Buying an equipment vendor wasn't practical in the hardware era but adding a vendor's software expertise makes total sense today.

July 1, 2016

3 Min Read
CenturyLink's ABN Buy Is Software Harbinger

CenturyLink's acquisition of Active Broadband's software assets for deploying SDN and NFV at the broadband edge is a clear indication of the key role software development resources are playing in the virtualization era. For an undisclosed sum, the network operator is acquiring software resources and the 13-engineer development team that created them, to help hit its announced target of 100% virtualization of its IP network by 2018. (See CenturyLink Sees 100% Virtual IP Net by 2018 and CenturyLink Buys Assets of Active Broadband.)

Frank Miller, chief architect for CenturyLink, tells Light Reading that Active Broadband has an OpenDaylight-based software-defined network controller and stack, and a broadband network gateway, also virtualized, which will be incorporated into CenturyLink's Programmable Services Backbone, the SDN-based network over which the network operator will deliver new business services, including virtualized functions.

"Both these pieces are abstracted and both of these we will put to use right away," he says. "This just hardens and strengthens our NFV-SDN development capabilities. When we looked at the ABN folks, we knew they have some very specific knowledge and very specific products and it would aggressively get it to our goal of an SDN and NFV framework, so this is a really solid acquisition for us to getting to our full goal of virtualization by the end of 2018."

Miller admits this is the kind of acquisition that makes sense in a software-defined era but wouldn't have been possible back when ABN's broadband gear was more hardware-based. The company pivoted its product portfolio as the industry shifted to SDN/NFV, he notes and it is that software expertise that CenturyLink is acquiring. ABN introduced its SDN-based broadband network gateway back in 2014.

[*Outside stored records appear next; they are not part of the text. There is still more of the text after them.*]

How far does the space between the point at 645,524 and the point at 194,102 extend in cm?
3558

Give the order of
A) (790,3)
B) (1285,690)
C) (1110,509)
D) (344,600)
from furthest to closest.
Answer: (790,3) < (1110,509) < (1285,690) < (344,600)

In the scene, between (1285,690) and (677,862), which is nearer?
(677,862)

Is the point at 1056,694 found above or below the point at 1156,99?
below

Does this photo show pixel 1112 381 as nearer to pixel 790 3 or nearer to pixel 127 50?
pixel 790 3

Get up close and personal with service provider NFV strategies in our NFV Elements section here on Light Reading.

That said, the ABN team, which Miller describes as "a globally recognized group of engineers," also has hardware expertise in the sense they were engaged in the enterprise router world and know what customer expectations are for reliability and scalability.

"So they come with that magic mix of knowledge -- they know what it takes to build an enterprise grade router, which is very important to us as an enterprise grade carrier," but they also have the software expertise to help CenturyLink work at the pace of software lifecycles in delivering new products and functionality, he notes.

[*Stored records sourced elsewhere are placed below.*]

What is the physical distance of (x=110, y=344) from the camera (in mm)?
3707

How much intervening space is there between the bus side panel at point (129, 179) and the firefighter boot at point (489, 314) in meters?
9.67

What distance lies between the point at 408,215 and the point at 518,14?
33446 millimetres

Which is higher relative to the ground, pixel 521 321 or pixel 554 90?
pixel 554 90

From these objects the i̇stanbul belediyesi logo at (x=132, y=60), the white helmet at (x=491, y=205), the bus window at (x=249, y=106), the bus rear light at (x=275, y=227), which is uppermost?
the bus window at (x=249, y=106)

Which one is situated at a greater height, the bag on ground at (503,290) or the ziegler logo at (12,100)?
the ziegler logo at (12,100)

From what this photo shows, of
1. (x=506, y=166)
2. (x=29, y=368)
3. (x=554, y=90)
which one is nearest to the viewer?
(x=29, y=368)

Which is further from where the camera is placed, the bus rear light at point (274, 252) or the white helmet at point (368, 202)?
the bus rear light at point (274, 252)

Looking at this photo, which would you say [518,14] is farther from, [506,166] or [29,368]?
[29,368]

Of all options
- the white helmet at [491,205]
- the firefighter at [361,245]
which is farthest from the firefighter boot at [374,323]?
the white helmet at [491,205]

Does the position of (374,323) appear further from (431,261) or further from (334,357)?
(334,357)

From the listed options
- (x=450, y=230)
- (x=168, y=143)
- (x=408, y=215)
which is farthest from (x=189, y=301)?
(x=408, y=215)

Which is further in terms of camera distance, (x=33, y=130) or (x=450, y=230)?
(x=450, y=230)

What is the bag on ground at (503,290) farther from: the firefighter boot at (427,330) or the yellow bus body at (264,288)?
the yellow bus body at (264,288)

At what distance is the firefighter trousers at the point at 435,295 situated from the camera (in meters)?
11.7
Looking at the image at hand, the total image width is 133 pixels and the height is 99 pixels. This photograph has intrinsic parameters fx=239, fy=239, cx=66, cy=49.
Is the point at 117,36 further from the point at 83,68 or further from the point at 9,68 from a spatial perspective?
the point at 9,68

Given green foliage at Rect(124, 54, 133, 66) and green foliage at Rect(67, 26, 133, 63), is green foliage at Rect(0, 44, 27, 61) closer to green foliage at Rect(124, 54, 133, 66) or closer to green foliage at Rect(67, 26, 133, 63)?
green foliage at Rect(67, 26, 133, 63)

The Boston-based team will be plugged into CenturyLink's operations where they best fit, with no immediate plans to disperse them physically, Miller says. In addition to network edge use cases, he sees the software technology in play in northbound applications as well, meaning in the network control space.

Active Broadband Networks no longer exists as a company and has sold off previous assets, including its Operations and Support Systems technology, which was sold to Volaris Group.